Textauszug:
Mindestens 110.000 Euro will die Gemeinde Oberharmersbach für das Hofgut »Kormayer« mit Wohn-, Wirtschafts- und Lagerräumen und dem rund 897 Quadratmeter Grundstück erlösen. Sie hatte das Areal mit dem Hofgebäude in unmittelbarer Nähe des Riersbacher Bahnhofes im November 1899 für 25.850 Mark erworben und hier bis im Jahre 2000 den Farrenstall unterhalten.
Dem Erwerb war eine Familientragödie vorausgegangen. Der 25 Jahre alte Jakob Kornmayer hatte dort am Ende des 19. Jahrhunderts mit seiner 19 Jahren alten Frau Luise Schwarz (von der ehemaligen Brauerei Schwarz und dem späteren Gasthaus »Forelle«), seiner Mutter und seinem zwölfjährigen Stiefbruder Stefan gewohnt. Der Hof war 1893 abgebrannt und wurde an Ort und Stelle wieder aufgebaut.
An einem Sonntagnachmittag wurde Stefan von der heimkehrenden Familie in einer Blutlache liegend tot aufgefunden. Sehr bald fiel der Verdacht auf Jakob Kornmayer, der in den Stunden vor der Tat alleine zu Hause geblieben war. In einem spektakulären Prozess wurde der »Harmersbacher Brudermord« im Januar 1899 vor dem Offenburger Schwurgericht verhandelt. Stefan Kornmayer bestritt bis zuletzt die Tat, doch die Beweise und Zeugenaussagen waren zu erdrückend.

Gegebene Einträge:
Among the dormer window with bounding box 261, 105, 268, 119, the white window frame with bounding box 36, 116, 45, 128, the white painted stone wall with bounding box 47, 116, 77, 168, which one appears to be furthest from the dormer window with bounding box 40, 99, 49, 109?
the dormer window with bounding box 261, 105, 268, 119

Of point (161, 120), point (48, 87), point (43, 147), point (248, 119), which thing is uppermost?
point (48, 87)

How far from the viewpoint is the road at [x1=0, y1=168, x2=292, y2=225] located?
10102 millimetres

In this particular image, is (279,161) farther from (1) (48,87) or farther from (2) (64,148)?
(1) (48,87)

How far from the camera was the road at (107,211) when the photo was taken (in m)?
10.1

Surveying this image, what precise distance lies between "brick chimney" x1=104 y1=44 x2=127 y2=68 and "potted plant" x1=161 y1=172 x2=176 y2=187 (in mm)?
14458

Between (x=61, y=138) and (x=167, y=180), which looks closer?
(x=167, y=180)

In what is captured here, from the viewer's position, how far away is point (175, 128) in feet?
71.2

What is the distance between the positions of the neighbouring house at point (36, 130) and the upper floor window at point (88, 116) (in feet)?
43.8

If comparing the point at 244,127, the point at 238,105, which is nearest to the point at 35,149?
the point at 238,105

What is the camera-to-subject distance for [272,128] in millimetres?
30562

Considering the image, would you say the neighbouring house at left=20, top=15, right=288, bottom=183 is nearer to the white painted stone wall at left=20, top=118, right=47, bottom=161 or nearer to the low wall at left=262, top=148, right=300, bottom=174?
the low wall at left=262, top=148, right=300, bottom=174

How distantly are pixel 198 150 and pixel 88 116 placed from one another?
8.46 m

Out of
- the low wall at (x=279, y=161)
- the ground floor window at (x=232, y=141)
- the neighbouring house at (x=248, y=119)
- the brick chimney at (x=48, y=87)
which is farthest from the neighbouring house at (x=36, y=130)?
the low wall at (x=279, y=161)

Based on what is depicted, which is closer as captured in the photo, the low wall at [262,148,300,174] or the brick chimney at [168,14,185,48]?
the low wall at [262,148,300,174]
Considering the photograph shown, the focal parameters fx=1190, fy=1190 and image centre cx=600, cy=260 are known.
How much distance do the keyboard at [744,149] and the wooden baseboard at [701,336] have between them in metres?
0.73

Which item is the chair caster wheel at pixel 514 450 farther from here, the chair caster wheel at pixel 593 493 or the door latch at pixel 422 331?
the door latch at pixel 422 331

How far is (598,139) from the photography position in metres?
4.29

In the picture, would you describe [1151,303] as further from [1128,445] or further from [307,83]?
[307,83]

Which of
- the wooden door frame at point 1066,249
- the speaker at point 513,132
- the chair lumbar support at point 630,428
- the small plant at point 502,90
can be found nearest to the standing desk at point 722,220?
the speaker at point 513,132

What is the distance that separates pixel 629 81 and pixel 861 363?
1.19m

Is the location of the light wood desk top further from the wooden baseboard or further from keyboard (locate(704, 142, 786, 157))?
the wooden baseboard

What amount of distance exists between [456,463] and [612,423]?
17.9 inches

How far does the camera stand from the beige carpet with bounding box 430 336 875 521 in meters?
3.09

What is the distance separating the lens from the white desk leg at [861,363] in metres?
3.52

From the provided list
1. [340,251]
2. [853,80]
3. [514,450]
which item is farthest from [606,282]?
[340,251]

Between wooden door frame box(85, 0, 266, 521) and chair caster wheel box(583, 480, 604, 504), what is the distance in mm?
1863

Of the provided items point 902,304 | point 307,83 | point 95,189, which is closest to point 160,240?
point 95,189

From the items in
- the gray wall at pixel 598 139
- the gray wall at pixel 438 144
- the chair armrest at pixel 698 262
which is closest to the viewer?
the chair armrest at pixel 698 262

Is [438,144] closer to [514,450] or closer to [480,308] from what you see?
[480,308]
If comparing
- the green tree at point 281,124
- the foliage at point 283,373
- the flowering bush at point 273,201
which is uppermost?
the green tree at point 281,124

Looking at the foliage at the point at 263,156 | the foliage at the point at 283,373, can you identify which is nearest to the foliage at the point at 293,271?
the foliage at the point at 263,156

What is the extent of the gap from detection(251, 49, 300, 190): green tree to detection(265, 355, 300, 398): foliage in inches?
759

Zu bearbeitende Aufgaben:
**1.** Übertragen Sie aus dem Textauszug wortgetreu den Abschnitt, der mit den Worten „Mindestens 110.000 Euro“ beginnt und nach „den Farrenstall unterhalten.“ endet.
**2.** Prüfen Sie anhand des Textauszugs, ob die folgenden Aussagen zutreffen, und belegen Sie jede Entscheidung mit einem wörtlichen Zitat:
(a) Die Gemeinde erwarb das Areal im November 1899 für 25.850 Mark.
(b) Nach dem Brand von 1893 wurde der Hof an einem anderen Standort neu errichtet.
(c) Der Prozess wurde im Januar 1899 vor dem Offenburger Schwurgericht verhandelt.
**3.** Schreiben Sie den Textauszug über das Hofgut in Oberharmersbach im Anschluss an dessen letzten Satz weiter.
Die Auflistung hat keinen inhaltlichen Bezug zum Textauszug.

Schriftliche Antworten:
**1.**
Mindestens 110.000 Euro will die Gemeinde Oberharmersbach für das Hofgut »Kormayer« mit Wohn-, Wirtschafts- und Lagerräumen und dem rund 897 Quadratmeter Grundstück erlösen. Sie hatte das Areal mit dem Hofgebäude in unmittelbarer Nähe des Riersbacher Bahnhofes im November 1899 für 25.850 Mark erworben und hier bis im Jahre 2000 den Farrenstall unterhalten.

**2.**
(a) Ja: „Sie hatte das Areal mit dem Hofgebäude in unmittelbarer Nähe des Riersbacher Bahnhofes im November 1899 für 25.850 Mark erworben“
(b) Nein: „Der Hof war 1893 abgebrannt und wurde an Ort und Stelle wieder aufgebaut.“
(c) Ja: „In einem spektakulären Prozess wurde der »Harmersbacher Brudermord« im Januar 1899 vor dem Offenburger Schwurgericht verhandelt.“

**3.**
Akribisch wurden Kleidungsstücke und der auf dem Verhandlungstisch liegende Schädel untersucht, in den zwei Kugeln aus dem Gewehr des Angeklagten eingedrungen waren. Zuvor soll Stefan durch Zug am Hemdkragen erdrosselt worden sein. Zeugen stellten dem Beschuldigten ein schlechtes Zeugnis aus. Er soll Stefan umgebracht haben, weil der zuviel Geld besessen habe. Außerdem wurde der Verdacht geäußert, dass Jakob Kornmayer auch den Brand von 1893 selbst gelegt habe. Das Schwurgericht verurteilte ihn zum Tode, später wurde er zu lebenslangem Zuchthaus begnadigt.
Mit der Erwerb des Hofgutes »Kornmayer« boten sich Stallungen für »taugliches Faselvieh« (Vatertierhaltung), zu deren Haltung die Gemeinde seit Mitte des 19. Jahrhunderts verpflichtet war. Zuvor hatte sie Bullen, Eber und Ziegenböcke in der Pfarrscheuer im Dorf gegen Pachtzins untergebracht, jetzt verfügte man über eine eigene Einrichtung.
Die Gemeinde bestellte jeweils einen Farrenwärter. Zuletzt versah diese Tätigkeit Engelbert Furtwengler, der eher zufällig zu diesem Job kam. Von seinem Hof sah der »Engelbur« zum Farrenstall. Und als er 1970 einen Landwirt mit seiner Kuh vor dem Farrenstall wahr nahm, wollte er ihm nur mitteilen, dass sein Warten verfehlt sei, weil der damalige Farrenwärter Wilhelm Killig erkrankt war. Zufällig stieß zu den beiden der Gemeindebote und dieser ergriff die Gelegenheit beim Schopfe. »Du bleibst jetzt da« verpflichtete er kurzerhand den »Engelbur«. Aus der einmaligen Aushilfe erwuchs die dauerhafte Anstellung.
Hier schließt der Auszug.